Epitaxial PZT Film-Based Ferroelectric Field-Effect Transistors for Artificial Synapse

Neuromorphic computing systems that mimic the human brain have recently attracted substantial attention because they allow for the efficient processing of large amounts of data. These systems are composed of neurons and synapses to transfer information; synapses play a particularly important role in transmitting and integrating processed signals between the neurons.
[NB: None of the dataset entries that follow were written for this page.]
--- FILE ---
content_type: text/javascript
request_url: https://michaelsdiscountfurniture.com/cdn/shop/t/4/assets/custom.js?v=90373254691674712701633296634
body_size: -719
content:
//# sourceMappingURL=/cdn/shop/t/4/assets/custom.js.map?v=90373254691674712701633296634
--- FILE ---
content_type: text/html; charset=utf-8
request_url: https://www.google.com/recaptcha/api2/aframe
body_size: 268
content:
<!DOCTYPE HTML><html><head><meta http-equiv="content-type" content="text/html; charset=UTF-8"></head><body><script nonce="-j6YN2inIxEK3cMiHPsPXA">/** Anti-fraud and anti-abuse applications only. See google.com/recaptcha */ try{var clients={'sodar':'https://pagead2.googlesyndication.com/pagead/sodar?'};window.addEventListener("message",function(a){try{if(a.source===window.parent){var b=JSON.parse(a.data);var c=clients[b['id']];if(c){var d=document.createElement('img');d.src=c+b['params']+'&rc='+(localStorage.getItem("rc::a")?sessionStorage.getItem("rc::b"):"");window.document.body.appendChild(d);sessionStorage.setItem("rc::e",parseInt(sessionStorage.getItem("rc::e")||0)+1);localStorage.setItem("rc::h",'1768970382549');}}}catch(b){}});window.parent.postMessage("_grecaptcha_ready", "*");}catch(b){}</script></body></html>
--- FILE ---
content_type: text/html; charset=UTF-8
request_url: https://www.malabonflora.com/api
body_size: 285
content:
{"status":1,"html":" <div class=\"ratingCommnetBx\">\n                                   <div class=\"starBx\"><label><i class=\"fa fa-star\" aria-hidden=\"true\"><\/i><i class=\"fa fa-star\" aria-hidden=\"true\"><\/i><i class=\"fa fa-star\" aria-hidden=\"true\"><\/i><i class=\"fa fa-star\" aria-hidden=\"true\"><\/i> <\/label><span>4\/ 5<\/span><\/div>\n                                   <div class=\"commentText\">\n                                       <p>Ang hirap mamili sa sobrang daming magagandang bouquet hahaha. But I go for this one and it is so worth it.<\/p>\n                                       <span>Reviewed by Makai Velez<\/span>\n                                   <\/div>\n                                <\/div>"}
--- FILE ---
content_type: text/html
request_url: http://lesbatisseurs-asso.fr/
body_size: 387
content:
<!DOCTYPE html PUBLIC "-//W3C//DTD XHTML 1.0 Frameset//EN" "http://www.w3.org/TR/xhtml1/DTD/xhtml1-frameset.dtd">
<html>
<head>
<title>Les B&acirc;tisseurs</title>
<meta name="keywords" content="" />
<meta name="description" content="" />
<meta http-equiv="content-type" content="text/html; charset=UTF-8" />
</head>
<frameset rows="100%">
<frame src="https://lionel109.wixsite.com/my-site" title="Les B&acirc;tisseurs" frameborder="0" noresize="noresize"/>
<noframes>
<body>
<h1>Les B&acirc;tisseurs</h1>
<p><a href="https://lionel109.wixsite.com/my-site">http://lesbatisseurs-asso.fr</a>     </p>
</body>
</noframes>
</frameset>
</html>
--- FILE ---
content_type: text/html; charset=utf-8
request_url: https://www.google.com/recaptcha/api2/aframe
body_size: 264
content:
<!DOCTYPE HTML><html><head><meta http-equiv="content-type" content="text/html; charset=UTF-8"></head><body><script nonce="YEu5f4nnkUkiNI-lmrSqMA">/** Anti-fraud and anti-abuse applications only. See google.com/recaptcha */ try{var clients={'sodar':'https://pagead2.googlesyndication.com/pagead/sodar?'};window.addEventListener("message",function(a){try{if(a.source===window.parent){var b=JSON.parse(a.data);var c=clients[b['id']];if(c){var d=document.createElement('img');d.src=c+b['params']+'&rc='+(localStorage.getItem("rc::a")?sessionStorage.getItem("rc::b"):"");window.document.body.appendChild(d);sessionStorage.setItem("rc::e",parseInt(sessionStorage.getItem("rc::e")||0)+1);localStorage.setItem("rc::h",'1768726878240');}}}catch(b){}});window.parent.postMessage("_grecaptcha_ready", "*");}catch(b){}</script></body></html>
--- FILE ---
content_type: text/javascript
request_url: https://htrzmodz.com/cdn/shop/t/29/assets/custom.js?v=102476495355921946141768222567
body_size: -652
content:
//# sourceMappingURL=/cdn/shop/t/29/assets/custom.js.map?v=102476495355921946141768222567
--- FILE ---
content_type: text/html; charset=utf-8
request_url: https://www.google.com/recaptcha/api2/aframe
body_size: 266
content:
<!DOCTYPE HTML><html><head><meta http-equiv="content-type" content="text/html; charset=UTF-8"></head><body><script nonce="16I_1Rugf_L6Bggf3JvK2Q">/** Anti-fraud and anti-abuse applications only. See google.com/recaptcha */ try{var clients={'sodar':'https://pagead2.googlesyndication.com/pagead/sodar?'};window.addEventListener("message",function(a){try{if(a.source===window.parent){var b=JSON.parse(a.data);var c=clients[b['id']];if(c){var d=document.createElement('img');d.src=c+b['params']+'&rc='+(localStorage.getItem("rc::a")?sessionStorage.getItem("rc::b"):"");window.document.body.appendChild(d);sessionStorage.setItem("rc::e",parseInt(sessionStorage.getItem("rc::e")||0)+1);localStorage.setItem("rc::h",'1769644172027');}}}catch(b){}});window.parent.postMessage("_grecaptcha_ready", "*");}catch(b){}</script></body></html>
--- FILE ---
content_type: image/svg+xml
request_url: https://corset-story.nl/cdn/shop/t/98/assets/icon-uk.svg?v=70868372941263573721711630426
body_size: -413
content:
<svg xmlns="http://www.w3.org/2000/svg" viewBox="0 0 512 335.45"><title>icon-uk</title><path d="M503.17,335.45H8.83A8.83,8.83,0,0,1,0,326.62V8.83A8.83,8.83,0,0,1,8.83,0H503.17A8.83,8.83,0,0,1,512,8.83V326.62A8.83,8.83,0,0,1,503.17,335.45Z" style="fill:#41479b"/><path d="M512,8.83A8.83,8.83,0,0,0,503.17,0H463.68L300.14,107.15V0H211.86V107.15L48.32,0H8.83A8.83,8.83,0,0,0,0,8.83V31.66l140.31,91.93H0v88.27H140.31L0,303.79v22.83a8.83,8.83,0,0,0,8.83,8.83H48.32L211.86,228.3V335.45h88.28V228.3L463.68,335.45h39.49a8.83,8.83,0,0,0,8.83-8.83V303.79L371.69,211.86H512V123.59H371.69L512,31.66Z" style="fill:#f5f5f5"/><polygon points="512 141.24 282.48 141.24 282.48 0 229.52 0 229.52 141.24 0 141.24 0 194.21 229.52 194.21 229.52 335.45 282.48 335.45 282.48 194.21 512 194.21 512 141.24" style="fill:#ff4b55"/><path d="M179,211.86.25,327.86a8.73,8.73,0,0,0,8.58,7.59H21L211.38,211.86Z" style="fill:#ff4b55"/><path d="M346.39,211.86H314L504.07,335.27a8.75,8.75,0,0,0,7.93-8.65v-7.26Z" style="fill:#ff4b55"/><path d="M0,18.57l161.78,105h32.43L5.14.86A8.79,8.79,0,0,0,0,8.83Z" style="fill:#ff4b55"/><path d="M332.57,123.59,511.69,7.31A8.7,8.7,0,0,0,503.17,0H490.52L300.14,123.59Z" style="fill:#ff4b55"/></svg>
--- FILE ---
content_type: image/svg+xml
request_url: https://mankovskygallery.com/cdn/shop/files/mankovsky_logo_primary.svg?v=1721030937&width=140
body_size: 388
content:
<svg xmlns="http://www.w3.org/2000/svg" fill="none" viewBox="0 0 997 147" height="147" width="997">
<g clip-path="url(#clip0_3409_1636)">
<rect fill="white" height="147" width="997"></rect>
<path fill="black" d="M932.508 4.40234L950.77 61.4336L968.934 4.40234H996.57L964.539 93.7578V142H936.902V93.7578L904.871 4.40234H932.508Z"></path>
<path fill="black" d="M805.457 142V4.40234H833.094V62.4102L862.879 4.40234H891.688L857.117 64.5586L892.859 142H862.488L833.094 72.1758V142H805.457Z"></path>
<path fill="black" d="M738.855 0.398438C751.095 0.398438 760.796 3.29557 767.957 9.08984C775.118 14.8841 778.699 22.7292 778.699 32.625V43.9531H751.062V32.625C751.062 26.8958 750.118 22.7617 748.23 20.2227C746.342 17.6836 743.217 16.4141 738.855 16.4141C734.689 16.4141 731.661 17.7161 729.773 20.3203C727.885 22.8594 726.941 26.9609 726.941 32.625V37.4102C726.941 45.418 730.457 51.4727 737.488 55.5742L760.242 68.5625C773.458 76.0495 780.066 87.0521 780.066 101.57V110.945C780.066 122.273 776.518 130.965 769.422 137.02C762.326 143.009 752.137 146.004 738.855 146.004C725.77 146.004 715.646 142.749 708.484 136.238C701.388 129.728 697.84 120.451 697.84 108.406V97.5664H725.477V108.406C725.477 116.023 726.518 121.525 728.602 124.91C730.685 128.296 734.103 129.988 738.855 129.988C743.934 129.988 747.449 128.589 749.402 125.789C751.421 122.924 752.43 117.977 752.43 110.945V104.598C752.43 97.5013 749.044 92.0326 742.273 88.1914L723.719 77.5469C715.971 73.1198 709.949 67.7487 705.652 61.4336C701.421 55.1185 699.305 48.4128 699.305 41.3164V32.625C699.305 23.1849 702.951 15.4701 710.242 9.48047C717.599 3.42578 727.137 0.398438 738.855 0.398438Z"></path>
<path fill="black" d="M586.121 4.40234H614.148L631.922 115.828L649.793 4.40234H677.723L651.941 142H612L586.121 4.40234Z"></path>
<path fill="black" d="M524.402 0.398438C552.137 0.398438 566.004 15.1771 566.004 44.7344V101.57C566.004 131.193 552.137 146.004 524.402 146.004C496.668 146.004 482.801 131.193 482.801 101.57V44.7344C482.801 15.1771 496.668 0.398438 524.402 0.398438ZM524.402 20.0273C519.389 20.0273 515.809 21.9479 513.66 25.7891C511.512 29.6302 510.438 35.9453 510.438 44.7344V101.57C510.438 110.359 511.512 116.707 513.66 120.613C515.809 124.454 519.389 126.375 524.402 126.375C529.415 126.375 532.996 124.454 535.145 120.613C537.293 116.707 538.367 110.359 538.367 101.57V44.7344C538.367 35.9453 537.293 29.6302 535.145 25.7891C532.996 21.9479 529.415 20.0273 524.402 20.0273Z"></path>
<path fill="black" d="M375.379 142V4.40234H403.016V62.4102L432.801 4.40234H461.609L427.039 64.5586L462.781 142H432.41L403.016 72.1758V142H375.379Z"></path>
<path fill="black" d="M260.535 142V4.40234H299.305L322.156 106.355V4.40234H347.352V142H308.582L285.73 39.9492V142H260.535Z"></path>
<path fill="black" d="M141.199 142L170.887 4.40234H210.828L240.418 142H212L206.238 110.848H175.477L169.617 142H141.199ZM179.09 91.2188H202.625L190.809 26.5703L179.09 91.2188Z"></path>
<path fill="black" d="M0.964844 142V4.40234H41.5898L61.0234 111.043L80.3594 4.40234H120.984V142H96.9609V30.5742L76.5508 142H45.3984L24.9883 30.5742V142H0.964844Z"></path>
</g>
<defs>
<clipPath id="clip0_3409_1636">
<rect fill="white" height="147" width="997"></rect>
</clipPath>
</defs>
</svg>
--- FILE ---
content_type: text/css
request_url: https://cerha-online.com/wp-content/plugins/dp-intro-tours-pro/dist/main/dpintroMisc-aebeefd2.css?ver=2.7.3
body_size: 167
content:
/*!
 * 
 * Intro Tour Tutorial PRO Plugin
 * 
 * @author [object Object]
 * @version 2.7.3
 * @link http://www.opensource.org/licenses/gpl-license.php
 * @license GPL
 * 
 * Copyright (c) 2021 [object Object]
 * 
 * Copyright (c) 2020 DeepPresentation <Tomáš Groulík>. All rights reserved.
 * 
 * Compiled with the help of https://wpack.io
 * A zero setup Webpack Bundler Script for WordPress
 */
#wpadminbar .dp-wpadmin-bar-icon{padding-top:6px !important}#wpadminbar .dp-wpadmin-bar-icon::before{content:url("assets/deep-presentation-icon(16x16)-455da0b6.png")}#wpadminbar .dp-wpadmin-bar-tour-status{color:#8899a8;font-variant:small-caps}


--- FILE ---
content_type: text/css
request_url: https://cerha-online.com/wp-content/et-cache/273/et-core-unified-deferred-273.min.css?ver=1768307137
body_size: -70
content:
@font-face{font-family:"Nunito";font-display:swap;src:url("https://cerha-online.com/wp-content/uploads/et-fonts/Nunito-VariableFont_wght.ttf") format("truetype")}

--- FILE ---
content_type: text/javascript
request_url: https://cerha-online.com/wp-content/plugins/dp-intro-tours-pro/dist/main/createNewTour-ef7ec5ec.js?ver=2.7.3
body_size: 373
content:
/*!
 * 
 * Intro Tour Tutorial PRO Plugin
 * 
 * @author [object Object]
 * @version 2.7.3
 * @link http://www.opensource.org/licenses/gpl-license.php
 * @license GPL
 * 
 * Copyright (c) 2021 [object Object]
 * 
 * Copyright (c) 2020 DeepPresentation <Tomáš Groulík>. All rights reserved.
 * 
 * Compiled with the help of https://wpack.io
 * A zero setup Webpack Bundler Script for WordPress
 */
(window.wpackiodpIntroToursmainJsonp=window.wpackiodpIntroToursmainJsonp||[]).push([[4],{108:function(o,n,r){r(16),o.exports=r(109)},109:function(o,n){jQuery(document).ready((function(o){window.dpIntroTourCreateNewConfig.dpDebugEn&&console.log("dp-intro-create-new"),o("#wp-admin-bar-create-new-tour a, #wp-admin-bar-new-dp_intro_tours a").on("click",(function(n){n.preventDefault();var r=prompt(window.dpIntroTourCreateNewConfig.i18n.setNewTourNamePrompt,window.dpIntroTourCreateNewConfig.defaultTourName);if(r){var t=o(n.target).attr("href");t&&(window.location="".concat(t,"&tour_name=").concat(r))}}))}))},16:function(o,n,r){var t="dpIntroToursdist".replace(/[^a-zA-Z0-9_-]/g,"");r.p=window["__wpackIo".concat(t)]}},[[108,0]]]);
The ferroelectric field-effect transistors (FeFETs) can meet the required properties of artificial synaptic devices because the channel current can be controlled with changes in applied gate voltage due to two stable polarization states, meaning that the data can be memorized in various states. In this study, the epitaxial Pb(Zr0.20Ti0.80)O3 (PZT) film was grown on La0.67Sr0.33MnO3 (LSMO) buffered SrTiO3 (STO) single crystal substrate using pulsed laser deposition (PLD). As the channel layer, the amorphous indium gallium zinc oxide (a-IGZO) was employed due to its large carrier mobility and good uniformity. The epitaxially grown single-crystal PZT thin film has a residual polarization (Pr) value of 20.2 μC/cm2 and the a-IGZO thin film transistor has a carrier mobility of 10.23 cm2/V s. The biological synaptic behaviors were emulated using the fabricated FeFETs based on the PZT and a-IGZO thin film as a gate insulator and channel material, respectively. The synaptic plasticity was analyzed according to the applied voltage pulse condition. The calculated nonlinearity values were 0.00 and 5.41 with 16 pulse numbers and 0.51 and 7.05 with 32 pulse numbers for potentiation and depression, respectively.